------ DATA SHOWN ------
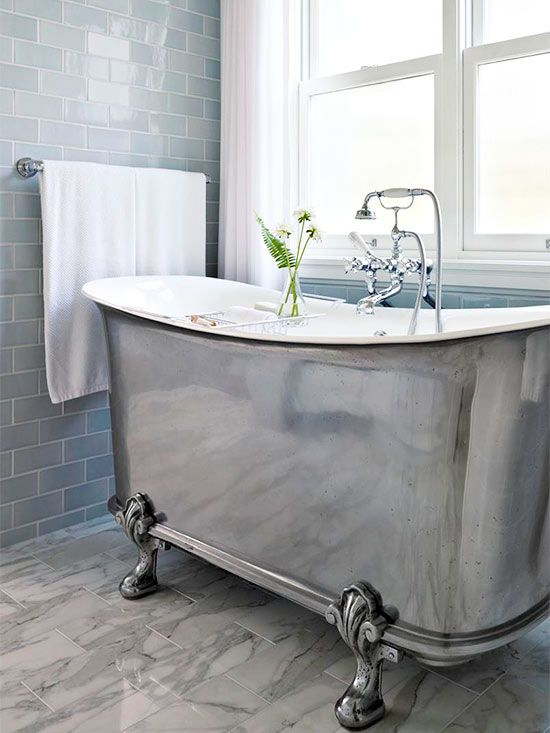 A Hint of Grandure. A stunning claw-foot tub is one of the few over-the-top amenities of the home.:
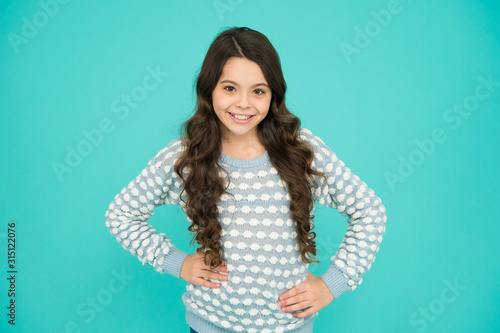 Feeling good fabulous hairstyle. Happy girl wear wavy hairstyle blue background. Little child with long brunette hair. Cool hairstyle. New look new hairstyle. Beauty hair salon
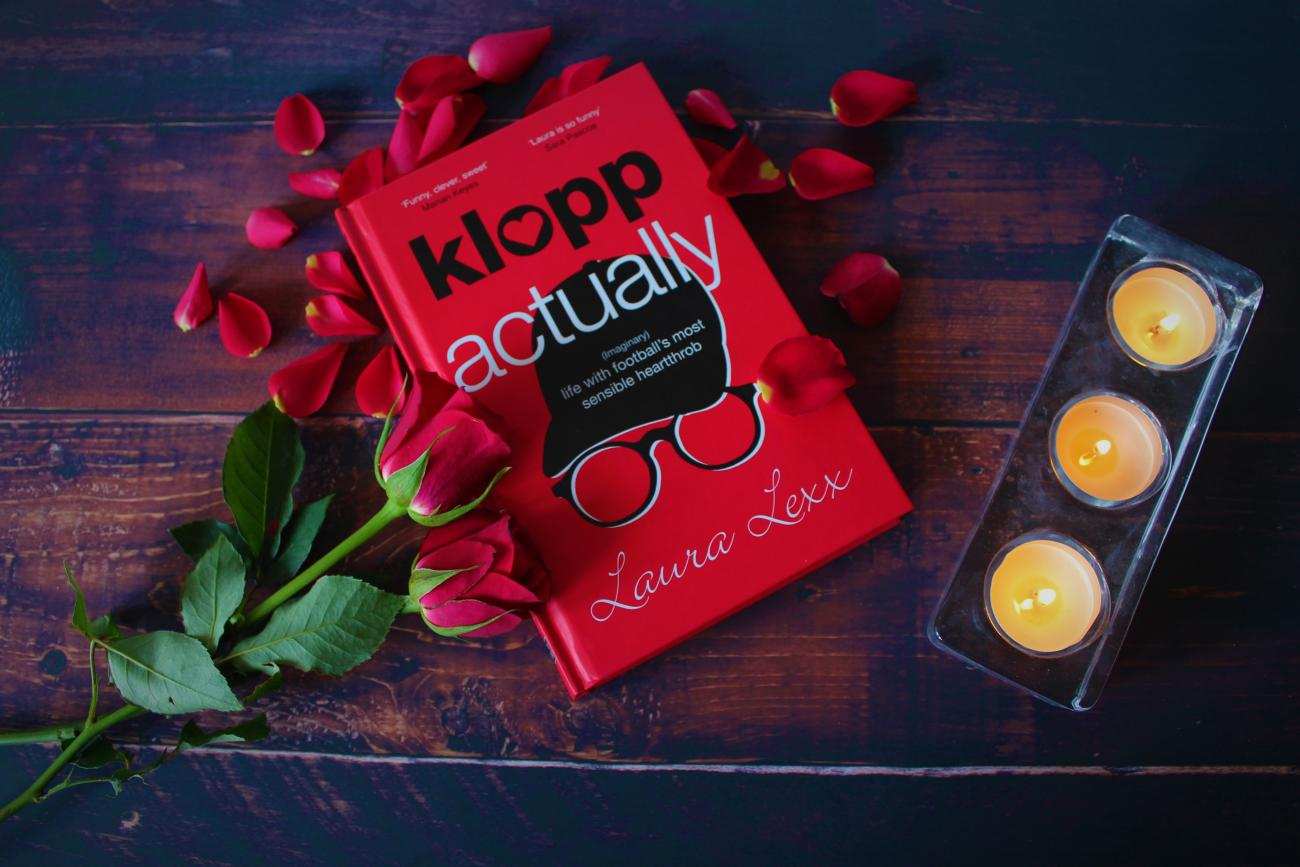 Klopp Actually hardback lying with rose petals, candles and roses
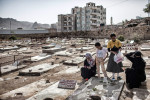 A family prays at a grave neighboring the final resting place of former Guantanamo inmate Adnan Latif in Taiz.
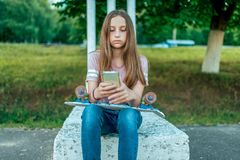 A little girl schoolgirl of 12-16 years old, sits outside in summer in street. He holds skateboard, phone, online royalty free stock image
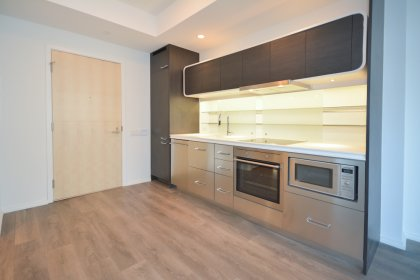 Designer Kitchen Cabinetry With Stainless Steel Appliances, Corian Counter Top, Glass Shelving and Laminate Flooring Throughout.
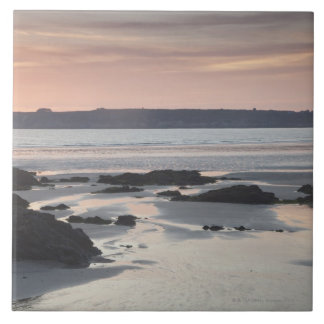 Playa rocosa en la puesta del sol azulejo cerámica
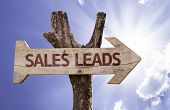 Sales Leads sign with a beautiful day on background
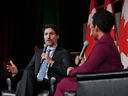 Prime Minister Justin Trudeau speaks with broadcast journalist Marci Ien at a Black History Month reception at the National Arts Centre in Ottawa, on Feb. 24, 2020.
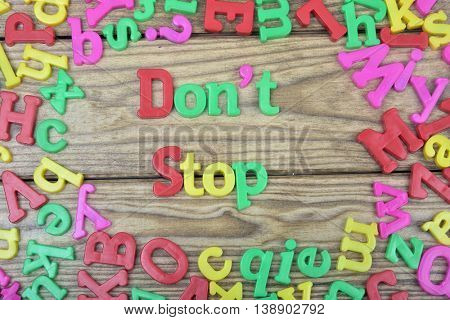 Don't Stop word on wooden table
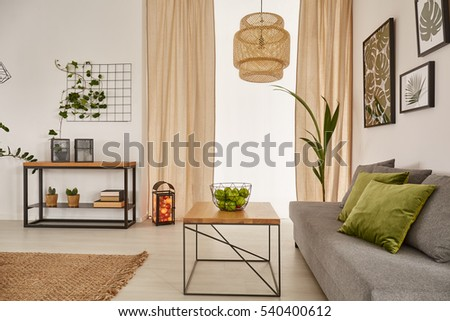 Light room with wooden table, grey sofa and chandelier #540400612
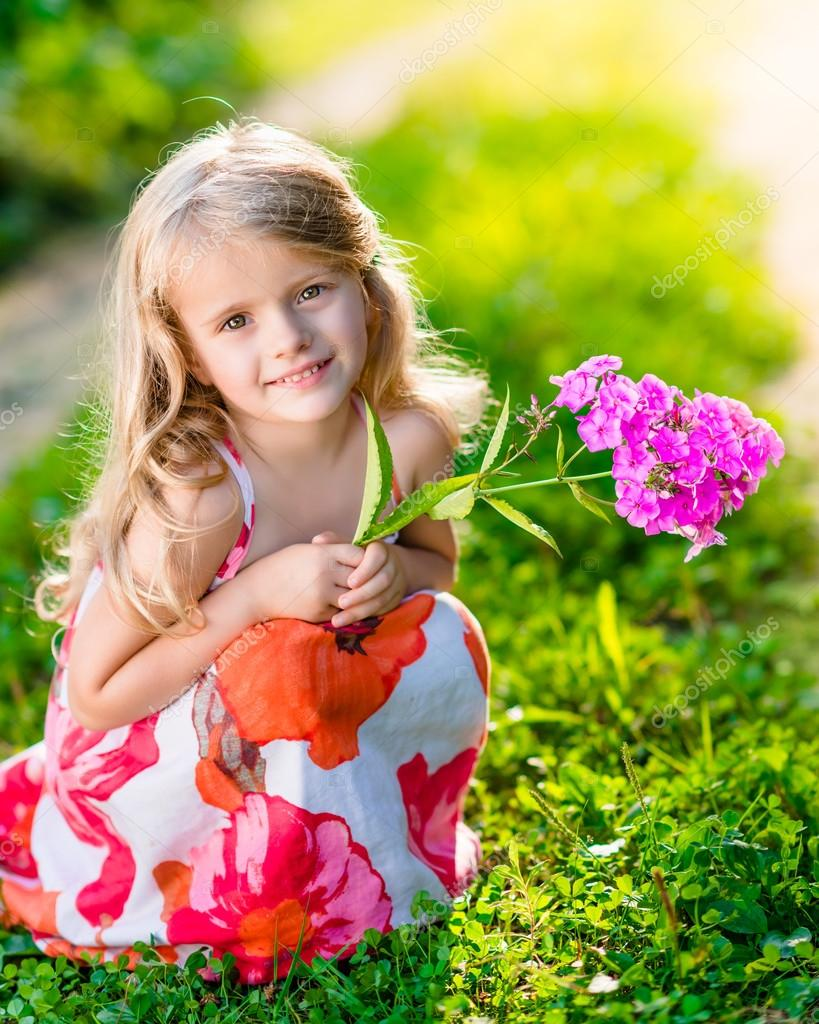 Smiling Pretty Little Girl Squatting And Holding Purple Flower In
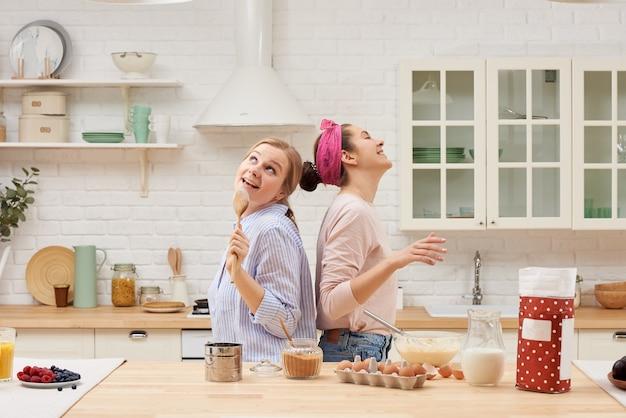 2人の陽気な友人が一緒にデザートを作って歌います Premium写真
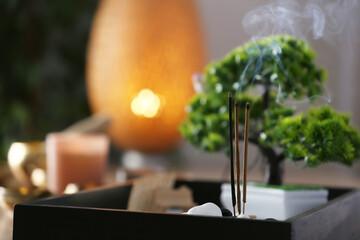 Miniature zen garden with smoldering incense sticks, closeup. Space for text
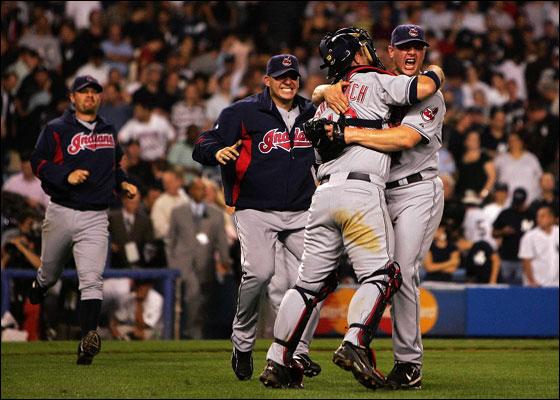 Joe Borowski  and Kelly Shoppach of the Cleveland Indians celebrate after defeating the New York Yankees by the score of 6-4 to win the American League Division Series in four games at Yankee Stadium on October 8, 2007 in the Bronx borough of New York City.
------
• [WHAT YOU ARE ASKED TO DO]
Output a verbatim copy of the lines from the line containing "A little girl" through the end of the data, both included, without any images.

• [REPLY]
 A little girl schoolgirl of 12-16 years old, sits outside in summer in street. He holds skateboard, phone, online royalty free stock image
 Designer Kitchen Cabinetry With Stainless Steel Appliances, Corian Counter Top, Glass Shelving and Laminate Flooring Throughout.
 Playa rocosa en la puesta del sol azulejo cerámica
 Sales Leads sign with a beautiful day on background
 Prime Minister Justin Trudeau speaks with broadcast journalist Marci Ien at a Black History Month reception at the National Arts Centre in Ottawa, on Feb. 24, 2020.
 Don't Stop word on wooden table
 Light room with wooden table, grey sofa and chandelier #540400612
 Smiling Pretty Little Girl Squatting And Holding Purple Flower In
 2人の陽気な友人が一緒にデザートを作って歌います Premium写真
 Miniature zen garden with smoldering incense sticks, closeup. Space for text
 Joe Borowski  and Kelly Shoppach of the Cleveland Indians celebrate after defeating the New York Yankees by the score of 6-4 to win the American League Division Series in four games at Yankee Stadium on October 8, 2007 in the Bronx borough of New York City.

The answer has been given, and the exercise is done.